TASK REQUIREMENTS: Turn every line of the data below into a JSON list of strings, with one string per line and no blank lines.

Entries on spatial positioning:
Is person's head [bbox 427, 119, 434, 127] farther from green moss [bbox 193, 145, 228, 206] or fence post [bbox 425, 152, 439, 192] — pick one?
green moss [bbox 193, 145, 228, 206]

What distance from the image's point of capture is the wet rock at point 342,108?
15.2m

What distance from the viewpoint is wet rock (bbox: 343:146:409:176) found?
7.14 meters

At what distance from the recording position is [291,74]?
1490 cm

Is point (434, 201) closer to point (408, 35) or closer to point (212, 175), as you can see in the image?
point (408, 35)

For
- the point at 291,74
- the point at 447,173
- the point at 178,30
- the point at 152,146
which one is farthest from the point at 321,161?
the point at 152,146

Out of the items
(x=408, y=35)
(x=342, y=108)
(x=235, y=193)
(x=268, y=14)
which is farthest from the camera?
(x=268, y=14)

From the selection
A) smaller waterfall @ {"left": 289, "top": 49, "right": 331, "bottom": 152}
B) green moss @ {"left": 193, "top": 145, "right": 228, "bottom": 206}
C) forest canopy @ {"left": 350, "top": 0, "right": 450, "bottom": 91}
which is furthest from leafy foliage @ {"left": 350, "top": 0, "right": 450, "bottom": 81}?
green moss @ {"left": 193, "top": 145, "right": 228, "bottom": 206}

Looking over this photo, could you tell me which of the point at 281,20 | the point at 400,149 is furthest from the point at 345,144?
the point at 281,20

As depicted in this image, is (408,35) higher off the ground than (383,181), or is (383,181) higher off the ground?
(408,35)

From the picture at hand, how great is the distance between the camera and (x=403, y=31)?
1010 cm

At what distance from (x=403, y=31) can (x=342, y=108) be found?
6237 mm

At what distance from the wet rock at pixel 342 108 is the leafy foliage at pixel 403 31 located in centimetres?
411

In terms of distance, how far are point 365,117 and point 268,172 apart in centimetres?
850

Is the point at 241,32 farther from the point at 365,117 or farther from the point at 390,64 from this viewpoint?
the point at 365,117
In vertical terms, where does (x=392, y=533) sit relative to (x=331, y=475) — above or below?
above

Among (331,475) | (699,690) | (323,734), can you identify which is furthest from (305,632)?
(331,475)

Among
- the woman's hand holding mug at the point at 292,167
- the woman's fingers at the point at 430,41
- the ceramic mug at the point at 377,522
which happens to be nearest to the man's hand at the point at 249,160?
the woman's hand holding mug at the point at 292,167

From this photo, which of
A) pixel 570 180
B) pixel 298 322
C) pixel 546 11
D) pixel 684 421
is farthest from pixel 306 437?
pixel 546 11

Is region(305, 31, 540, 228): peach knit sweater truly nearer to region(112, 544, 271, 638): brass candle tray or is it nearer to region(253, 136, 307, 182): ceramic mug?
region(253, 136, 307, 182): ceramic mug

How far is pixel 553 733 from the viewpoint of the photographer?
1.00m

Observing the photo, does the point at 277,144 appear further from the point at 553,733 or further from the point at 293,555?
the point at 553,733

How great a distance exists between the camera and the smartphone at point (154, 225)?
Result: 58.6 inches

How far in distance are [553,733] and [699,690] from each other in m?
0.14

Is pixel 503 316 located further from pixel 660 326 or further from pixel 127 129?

RESPONSE TO THIS EXERCISE:
[
  "Is person's head [bbox 427, 119, 434, 127] farther from green moss [bbox 193, 145, 228, 206] or fence post [bbox 425, 152, 439, 192] — pick one?",
  "green moss [bbox 193, 145, 228, 206]",
  "What distance from the image's point of capture is the wet rock at point 342,108?",
  "15.2m",
  "What distance from the viewpoint is wet rock (bbox: 343:146:409:176) found?",
  "7.14 meters",
  "At what distance from the recording position is [291,74]?",
  "1490 cm",
  "Is point (434, 201) closer to point (408, 35) or closer to point (212, 175), as you can see in the image?",
  "point (408, 35)",
  "For",
  "- the point at 291,74",
  "- the point at 447,173",
  "- the point at 178,30",
  "- the point at 152,146",
  "which one is farthest from the point at 321,161?",
  "the point at 152,146",
  "Out of the items",
  "(x=408, y=35)",
  "(x=342, y=108)",
  "(x=235, y=193)",
  "(x=268, y=14)",
  "which is farthest from the camera?",
  "(x=268, y=14)",
  "From the selection",
  "A) smaller waterfall @ {\"left\": 289, \"top\": 49, \"right\": 331, \"bottom\": 152}",
  "B) green moss @ {\"left\": 193, \"top\": 145, \"right\": 228, \"bottom\": 206}",
  "C) forest canopy @ {\"left\": 350, \"top\": 0, \"right\": 450, \"bottom\": 91}",
  "which is furthest from leafy foliage @ {\"left\": 350, \"top\": 0, \"right\": 450, \"bottom\": 81}?",
  "green moss @ {\"left\": 193, \"top\": 145, \"right\": 228, \"bottom\": 206}",
  "Looking over this photo, could you tell me which of the point at 281,20 | the point at 400,149 is furthest from the point at 345,144?",
  "the point at 281,20",
  "As depicted in this image, is (408,35) higher off the ground than (383,181), or is (383,181) higher off the ground?",
  "(408,35)",
  "From the picture at hand, how great is the distance between the camera and (x=403, y=31)?",
  "1010 cm",
  "At what distance from (x=403, y=31) can (x=342, y=108) be found?",
  "6237 mm",
  "At what distance from the wet rock at pixel 342 108 is the leafy foliage at pixel 403 31 located in centimetres?",
  "411",
  "In terms of distance, how far are point 365,117 and point 268,172 apart in centimetres?",
  "850",
  "Is the point at 241,32 farther from the point at 365,117 or farther from the point at 390,64 from this viewpoint?",
  "the point at 365,117",
  "In vertical terms, where does (x=392, y=533) sit relative to (x=331, y=475) — above or below?",
  "above",
  "Among (331,475) | (699,690) | (323,734), can you identify which is furthest from (305,632)?",
  "(331,475)",
  "Among",
  "- the woman's hand holding mug at the point at 292,167",
  "- the woman's fingers at the point at 430,41",
  "- the ceramic mug at the point at 377,522",
  "which happens to be nearest to the man's hand at the point at 249,160?",
  "the woman's hand holding mug at the point at 292,167",
  "From this photo, which of",
  "A) pixel 570 180",
  "B) pixel 298 322",
  "C) pixel 546 11",
  "D) pixel 684 421",
  "is farthest from pixel 306 437?",
  "pixel 546 11",
  "Is region(305, 31, 540, 228): peach knit sweater truly nearer to region(112, 544, 271, 638): brass candle tray or is it nearer to region(253, 136, 307, 182): ceramic mug?",
  "region(253, 136, 307, 182): ceramic mug",
  "How far is pixel 553 733 from the viewpoint of the photographer?",
  "1.00m",
  "Observing the photo, does the point at 277,144 appear further from the point at 553,733 or further from the point at 293,555?",
  "the point at 553,733",
  "How great a distance exists between the camera and the smartphone at point (154, 225)?",
  "Result: 58.6 inches",
  "How far in distance are [553,733] and [699,690] from each other in m?",
  "0.14",
  "Is pixel 503 316 located further from pixel 660 326 or further from pixel 127 129?"
]